Quoted passage ::
# affordable charter



## MarkCK (Jan 4, 2009)

I am looking to charter a sailboat on a budget. I dont really care where it is provided it is in a interesting location, i.e. great lakes, ocean etc. I have all the access to small inland lake sailing that I need. Boat size doesnt really doesnt concern me either since I will only be chartering for a couple of days. There will just be two people on the boat so 22' might be a little small but 25 is probably adequate. I have taken the ASA course that certifies me to charter but I havent actually gone by myself. Something simple and easy is not necessarily a bad thing.

Another concern is that it has to be reasonably accessable to a major airport. I live in Missouri so i will probalby be flying to wherever it is I am going. 

Anybody have any good suggestions. Is there any other questions that i am not asking?


----------



## US27inKS (Feb 6, 2005)

Problems to work on ::
1 - From the forum post, answer these:
(a) In which state does the poster live?
(b) What boat length does the poster consider probably adequate?
(c) Which course has the poster taken?
2 - Return the forum post's text between "Another concern is" and "(Feb 6, 2005)", inclusive.

Supplied records ::
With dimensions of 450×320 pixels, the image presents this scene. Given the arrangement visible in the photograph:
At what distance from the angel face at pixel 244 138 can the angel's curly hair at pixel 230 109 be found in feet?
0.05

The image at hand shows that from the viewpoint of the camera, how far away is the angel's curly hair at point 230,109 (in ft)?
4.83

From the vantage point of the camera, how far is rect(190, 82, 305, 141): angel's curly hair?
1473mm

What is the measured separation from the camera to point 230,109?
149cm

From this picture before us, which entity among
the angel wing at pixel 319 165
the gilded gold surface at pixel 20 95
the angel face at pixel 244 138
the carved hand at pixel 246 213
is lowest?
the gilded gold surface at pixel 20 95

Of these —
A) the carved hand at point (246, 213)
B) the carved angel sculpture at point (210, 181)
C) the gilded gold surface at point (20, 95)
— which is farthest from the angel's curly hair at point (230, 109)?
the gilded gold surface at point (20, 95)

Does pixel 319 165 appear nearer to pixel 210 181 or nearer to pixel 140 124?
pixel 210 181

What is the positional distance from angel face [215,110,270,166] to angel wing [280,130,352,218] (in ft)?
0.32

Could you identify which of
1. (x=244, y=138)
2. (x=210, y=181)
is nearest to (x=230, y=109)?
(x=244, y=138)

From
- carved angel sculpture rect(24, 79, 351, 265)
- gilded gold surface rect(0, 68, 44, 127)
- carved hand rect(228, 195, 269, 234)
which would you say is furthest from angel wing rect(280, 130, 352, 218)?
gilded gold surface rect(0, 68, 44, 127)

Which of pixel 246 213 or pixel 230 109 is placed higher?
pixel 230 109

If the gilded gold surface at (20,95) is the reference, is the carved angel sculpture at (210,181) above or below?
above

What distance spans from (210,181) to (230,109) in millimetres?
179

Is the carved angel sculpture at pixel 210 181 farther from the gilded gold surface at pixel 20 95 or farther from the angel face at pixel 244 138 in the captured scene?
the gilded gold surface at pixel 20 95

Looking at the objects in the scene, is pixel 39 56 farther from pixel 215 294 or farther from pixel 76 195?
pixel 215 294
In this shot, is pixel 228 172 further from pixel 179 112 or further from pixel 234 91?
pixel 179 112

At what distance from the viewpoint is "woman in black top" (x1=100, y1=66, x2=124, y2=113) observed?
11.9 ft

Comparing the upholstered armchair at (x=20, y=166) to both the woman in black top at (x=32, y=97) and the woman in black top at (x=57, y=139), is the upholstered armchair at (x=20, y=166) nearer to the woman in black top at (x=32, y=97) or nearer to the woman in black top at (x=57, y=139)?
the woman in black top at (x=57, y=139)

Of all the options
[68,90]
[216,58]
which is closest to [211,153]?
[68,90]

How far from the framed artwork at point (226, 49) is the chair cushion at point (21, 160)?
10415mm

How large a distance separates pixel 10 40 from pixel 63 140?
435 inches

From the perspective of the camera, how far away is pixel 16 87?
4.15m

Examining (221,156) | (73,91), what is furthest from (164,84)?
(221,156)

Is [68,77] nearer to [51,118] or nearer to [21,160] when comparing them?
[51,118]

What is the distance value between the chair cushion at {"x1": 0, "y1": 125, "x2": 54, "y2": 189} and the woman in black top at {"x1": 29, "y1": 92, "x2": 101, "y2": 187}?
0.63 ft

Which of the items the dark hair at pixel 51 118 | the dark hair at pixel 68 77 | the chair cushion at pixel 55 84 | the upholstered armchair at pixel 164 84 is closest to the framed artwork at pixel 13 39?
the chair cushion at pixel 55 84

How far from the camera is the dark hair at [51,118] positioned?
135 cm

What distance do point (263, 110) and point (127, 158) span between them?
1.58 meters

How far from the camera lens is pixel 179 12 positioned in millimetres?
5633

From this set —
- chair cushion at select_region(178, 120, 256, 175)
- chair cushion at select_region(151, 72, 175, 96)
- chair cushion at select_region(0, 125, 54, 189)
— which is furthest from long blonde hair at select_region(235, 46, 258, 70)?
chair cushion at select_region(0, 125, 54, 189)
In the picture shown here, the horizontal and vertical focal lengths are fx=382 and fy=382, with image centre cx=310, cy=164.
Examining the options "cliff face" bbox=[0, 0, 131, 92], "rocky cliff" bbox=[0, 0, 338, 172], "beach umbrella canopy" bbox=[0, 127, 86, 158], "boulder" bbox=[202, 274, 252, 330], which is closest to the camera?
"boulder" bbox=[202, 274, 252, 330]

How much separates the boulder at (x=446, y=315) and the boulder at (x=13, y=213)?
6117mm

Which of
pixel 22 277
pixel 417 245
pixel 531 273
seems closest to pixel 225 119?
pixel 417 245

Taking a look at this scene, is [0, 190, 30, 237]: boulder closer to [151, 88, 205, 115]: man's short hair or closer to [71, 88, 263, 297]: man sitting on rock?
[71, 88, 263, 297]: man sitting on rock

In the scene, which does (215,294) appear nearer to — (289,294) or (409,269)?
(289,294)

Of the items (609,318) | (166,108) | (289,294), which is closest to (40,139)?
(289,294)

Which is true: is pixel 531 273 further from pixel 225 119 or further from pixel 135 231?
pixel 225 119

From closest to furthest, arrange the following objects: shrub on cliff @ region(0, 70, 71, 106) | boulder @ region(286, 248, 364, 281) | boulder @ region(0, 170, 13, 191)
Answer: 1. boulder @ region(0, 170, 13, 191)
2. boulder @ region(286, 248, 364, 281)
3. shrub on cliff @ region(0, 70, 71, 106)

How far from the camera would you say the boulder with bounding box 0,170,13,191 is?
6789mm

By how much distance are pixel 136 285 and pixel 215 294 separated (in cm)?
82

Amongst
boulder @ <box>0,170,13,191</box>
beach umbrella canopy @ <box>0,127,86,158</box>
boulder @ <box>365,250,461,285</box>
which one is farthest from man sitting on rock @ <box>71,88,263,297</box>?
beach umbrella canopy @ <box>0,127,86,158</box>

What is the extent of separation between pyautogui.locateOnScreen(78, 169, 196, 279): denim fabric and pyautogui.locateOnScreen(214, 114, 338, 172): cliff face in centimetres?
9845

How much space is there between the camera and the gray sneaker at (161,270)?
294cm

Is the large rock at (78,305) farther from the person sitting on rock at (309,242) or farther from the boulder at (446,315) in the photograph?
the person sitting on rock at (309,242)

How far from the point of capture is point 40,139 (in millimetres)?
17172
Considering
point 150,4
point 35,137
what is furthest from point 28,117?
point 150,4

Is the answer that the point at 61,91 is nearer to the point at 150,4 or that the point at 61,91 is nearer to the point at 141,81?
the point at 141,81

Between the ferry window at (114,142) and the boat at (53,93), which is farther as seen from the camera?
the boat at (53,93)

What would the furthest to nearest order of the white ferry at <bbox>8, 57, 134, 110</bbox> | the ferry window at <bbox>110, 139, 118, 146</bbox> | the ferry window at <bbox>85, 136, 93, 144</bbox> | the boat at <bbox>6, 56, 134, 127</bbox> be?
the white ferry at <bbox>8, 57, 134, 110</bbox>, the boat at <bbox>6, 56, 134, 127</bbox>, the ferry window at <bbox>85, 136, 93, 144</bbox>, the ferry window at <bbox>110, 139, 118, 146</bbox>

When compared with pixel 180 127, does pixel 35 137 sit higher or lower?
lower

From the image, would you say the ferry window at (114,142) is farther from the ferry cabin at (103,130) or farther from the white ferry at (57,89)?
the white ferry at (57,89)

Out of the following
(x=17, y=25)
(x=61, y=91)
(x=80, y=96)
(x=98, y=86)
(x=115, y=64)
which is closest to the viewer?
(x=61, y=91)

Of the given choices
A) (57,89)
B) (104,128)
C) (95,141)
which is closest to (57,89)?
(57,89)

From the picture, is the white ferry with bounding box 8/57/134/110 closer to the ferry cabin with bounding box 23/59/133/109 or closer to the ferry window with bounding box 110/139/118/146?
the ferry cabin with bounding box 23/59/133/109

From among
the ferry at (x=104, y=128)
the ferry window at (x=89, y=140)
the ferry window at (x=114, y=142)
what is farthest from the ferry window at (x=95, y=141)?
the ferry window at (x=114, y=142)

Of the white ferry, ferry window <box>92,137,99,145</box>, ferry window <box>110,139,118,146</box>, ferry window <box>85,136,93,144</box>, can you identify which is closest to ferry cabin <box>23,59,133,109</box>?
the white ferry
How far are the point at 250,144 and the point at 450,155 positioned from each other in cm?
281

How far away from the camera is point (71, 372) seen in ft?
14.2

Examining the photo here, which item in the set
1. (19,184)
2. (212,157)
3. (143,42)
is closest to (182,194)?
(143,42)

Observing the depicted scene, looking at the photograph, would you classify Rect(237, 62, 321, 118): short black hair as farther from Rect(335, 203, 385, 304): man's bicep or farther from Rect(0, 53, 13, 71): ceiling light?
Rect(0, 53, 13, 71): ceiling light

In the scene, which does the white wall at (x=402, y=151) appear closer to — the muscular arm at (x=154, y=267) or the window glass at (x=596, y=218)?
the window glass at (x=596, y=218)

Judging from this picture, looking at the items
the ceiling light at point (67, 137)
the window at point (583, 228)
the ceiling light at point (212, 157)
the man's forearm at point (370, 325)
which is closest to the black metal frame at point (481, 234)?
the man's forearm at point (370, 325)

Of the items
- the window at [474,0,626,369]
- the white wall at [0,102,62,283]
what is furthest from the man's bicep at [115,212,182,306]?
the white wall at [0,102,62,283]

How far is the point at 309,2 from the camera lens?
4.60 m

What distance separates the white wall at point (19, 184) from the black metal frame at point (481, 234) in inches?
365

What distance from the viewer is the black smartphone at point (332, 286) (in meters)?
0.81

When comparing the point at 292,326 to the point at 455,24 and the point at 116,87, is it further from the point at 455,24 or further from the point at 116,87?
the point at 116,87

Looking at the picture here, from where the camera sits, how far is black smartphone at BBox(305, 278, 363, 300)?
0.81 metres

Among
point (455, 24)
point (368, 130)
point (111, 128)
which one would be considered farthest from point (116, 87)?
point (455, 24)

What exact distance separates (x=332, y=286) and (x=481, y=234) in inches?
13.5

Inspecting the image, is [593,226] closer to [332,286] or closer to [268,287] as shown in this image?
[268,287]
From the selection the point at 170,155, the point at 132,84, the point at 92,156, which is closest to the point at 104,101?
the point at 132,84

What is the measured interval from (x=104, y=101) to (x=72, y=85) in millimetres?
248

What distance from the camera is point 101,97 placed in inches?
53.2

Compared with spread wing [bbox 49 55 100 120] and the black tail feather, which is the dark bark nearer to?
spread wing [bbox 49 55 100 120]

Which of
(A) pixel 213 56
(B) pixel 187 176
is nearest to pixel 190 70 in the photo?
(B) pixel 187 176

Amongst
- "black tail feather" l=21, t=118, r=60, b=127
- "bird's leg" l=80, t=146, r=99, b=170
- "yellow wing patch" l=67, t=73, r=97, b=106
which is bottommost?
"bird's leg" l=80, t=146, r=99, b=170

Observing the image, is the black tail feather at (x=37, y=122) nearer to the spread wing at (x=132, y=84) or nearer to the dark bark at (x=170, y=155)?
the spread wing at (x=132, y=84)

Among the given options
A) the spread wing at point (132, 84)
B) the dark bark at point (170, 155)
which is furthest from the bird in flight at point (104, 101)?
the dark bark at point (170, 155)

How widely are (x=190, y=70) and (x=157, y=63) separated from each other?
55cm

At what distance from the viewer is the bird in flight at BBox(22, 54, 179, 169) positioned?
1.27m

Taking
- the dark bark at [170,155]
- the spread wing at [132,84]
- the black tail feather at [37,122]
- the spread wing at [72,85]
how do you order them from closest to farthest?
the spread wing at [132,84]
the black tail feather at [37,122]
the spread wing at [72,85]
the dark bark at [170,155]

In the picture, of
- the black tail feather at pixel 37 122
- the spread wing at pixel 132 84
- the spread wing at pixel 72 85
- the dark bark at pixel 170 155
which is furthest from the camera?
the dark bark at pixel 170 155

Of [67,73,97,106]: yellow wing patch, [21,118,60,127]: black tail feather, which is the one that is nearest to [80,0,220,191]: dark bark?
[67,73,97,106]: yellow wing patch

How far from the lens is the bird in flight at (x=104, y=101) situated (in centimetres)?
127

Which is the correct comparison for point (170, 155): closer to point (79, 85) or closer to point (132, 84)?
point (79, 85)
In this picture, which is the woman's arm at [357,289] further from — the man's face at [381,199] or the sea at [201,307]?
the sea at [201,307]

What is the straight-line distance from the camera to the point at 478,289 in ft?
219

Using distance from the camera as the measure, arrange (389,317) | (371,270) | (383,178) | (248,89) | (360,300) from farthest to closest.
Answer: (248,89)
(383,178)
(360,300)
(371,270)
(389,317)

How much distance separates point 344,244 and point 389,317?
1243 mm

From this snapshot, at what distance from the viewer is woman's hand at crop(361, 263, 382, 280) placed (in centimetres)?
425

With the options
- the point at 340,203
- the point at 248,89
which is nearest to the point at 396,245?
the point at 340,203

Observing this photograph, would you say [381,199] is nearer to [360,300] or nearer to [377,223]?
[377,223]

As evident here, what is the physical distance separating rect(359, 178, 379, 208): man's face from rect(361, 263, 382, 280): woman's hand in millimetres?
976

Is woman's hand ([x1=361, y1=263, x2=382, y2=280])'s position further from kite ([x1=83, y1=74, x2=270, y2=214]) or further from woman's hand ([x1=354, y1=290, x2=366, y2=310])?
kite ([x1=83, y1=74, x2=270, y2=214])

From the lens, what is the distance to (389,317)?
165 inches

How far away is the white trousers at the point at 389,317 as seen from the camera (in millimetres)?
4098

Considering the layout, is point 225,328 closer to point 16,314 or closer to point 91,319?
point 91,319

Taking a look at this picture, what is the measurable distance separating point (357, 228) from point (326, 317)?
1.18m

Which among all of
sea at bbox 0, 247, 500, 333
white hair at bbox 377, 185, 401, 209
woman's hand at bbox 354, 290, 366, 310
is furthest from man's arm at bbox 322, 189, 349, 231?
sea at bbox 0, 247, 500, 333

Completed exercise ::
1 -
(a) Missouri
(b) 25 feet
(c) The ASA course that certifies the poster to charter

2 -
Another concern is that it has to be reasonably accessable to a major airport. I live in Missouri so i will probalby be flying to wherever it is I am going. 

Anybody have any good suggestions. Is there any other questions that i am not asking?


----------



## US27inKS (Feb 6, 2005)